It’s 4am and you’re awake like your body’s been paged.
You’re wondering if it will be worth it to sleep for 30 more minutes before starting your day.
They’re playing a senseless song on the radio and it feels like such a waste of airplay.
So you tuck yourself in to rest your brain.
You’re off to work again.
Standing in a queue behind an old man who’s complaining about his daily wage
You can afford a taxi to work and back home everyday
But what’s the point of wearing good shoes when they’re still going to leave your toes pained?
The country has gone to so much shit you’ve almost lost hope
Issues pile up every day and everybody silently stares like a people
who have seen so much death that they’ve become desensitized by new deaths.
You’re irritated by every little thing, even the way your boss’s overfed kids play
And you realize with terror that while you were grieving for your lost dreams,
time was whiling away
But it’s not so bad,
You’re in love with a boy in the city, it will be 11 months in June
He doesn’t smile at you like you’re something special
and send you good morning texts like he used to
But that’s fine
You haven’t heard your biological clock ticking yet,
You’re only preparing for when it sounds louder than a church bell
And when the day ends you take off your clothes and stare at yourself in the mirror
Wishing you could hang your skin and bones on the dressing chair
Disgusted with yourself for going to bed for yet another night,
having such brilliant ambitions but no results.
And on the other side of town there’s a boy living in a man’s body
Gutted by the fact that he’s a multi-faceted god who can’t bring to life his own subjects.
A king Midas who can turn everybody’s copper to gold.
Everybody but his own.
And he feels he’s labored so hard that surely, he has a price to claim
He thought that by now his name would be stuck on the lips of people but he can’t even get them to
remember his name.
And he doesn’t want to wake up anymore
because what’s the point of getting out of bed when you’re going to get back in it?
What’s the point of aiming any higher when you can’t even win the small battles?
And you can recognize me from the crowd because you can see me in you.
Hope sounds like a faint rumour
Like someone tried shouting it from the back of the room,
but even his throat could tell it was a lie
So it stifled it before the word could come out.
We’re young but we feel old and ancient
Our talent is snuffed out before it lights a small dark corner
We’re a token of a broken generation whose souls
have gotten used to living wounded.
But it’s not too late to try again.
I know because I swore seeing another sun rise would be a miracle
Now look at me, letting the rays bounce off my face.
I know because we’re always walking into the fire like we’ve never been burnt
I know there’s hope because there’s an echo of God in a roomful of sin.
I am the second best poet not enough people have heard of
The first; that was God,
for carving out a body so perfect
I develop insecurity on behalf of other people.
I have been crying oceans into pages
Praying to God in sign language
Begging to make sense of just one life.
Yet there’s something about the way an open wound aggregates
and remodels to repair itself,
that tells me that we’re here for much more than getting lost.
So this is for the ones who can’t keep the rules
For ones who wear far too many faces to hide their blues
For the ones sleeping off their lives and living in their dreams
For the poor souls who’ve forgotten how to dream
For those who are burning with mania and calling it brilliance
For those swatting demons off their backs and making it look like a new dance
For us who were told the world was ours and then crippled so we had to crawl
For the contrived, depressed and ready to concede a draw
For the ones who are falling out of exhaustion and calling it a catching of the holy ghost
For the ones sniffing fear and pretending like it’s a healthy dose
Come, hold my hand, let’s walk into the light.
And by God, you’ll see,
You’ll see how amazing you’re meant to be.
Courtesy of the author
Link to the Italian translation
Ama Asantewa Diaka is a Ghanaian poet, storyteller, and spoken word artist who performs as Poetra Asantewa.
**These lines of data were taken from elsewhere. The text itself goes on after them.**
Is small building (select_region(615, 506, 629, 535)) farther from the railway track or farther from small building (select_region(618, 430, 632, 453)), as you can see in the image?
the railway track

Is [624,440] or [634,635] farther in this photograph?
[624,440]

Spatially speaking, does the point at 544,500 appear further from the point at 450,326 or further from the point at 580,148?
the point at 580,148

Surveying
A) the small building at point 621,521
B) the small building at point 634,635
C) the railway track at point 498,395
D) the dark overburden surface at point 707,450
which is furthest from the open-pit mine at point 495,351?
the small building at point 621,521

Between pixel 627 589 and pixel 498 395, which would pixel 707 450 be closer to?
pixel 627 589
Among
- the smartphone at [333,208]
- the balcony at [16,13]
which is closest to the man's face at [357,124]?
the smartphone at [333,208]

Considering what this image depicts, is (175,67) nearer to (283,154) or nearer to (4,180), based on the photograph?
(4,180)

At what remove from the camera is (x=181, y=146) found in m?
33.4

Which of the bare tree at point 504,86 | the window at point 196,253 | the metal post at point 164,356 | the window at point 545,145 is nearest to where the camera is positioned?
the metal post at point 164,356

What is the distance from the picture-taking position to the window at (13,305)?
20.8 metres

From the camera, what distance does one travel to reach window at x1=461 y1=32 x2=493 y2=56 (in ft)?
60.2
She is the author of the chapbook, “You Too Will Know Me” and her debut poetry collection is entitled “Woman, eat me whole” (Ecco, 2022). Her latest work, “Someone Birthed them Broken” – a collection of short stories – will be published by Amistad in 2024.
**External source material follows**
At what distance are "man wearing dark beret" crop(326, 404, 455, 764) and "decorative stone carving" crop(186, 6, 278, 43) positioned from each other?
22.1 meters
Mental illness and body perception stand out as her favourite topics to share with her readers. All her verses are framed in a fair dose of feminism, intended as “refusing to confine [oneself] within the lines of society’s definition of who, what and how [one] should be simply because of gender“.
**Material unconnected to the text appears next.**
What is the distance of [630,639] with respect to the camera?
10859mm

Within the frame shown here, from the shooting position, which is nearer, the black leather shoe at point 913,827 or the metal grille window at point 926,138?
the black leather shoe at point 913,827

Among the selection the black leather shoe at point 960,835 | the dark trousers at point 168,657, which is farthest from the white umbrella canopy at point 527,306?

She is also the founder of Black Girls Glow, a feminist nonprofit organization fostering collaborations among women artists and examining ways that art can build community, and Tampered Press, a Ghanaian literary and arts journal.
She performed for the first time in Italy at “Parole in folle” in Padova and Bologna, with the above poem, “Capitalism” and the previously unpublished “In which I tell you all the reasons I don’t want to exist and you tell me to remember“.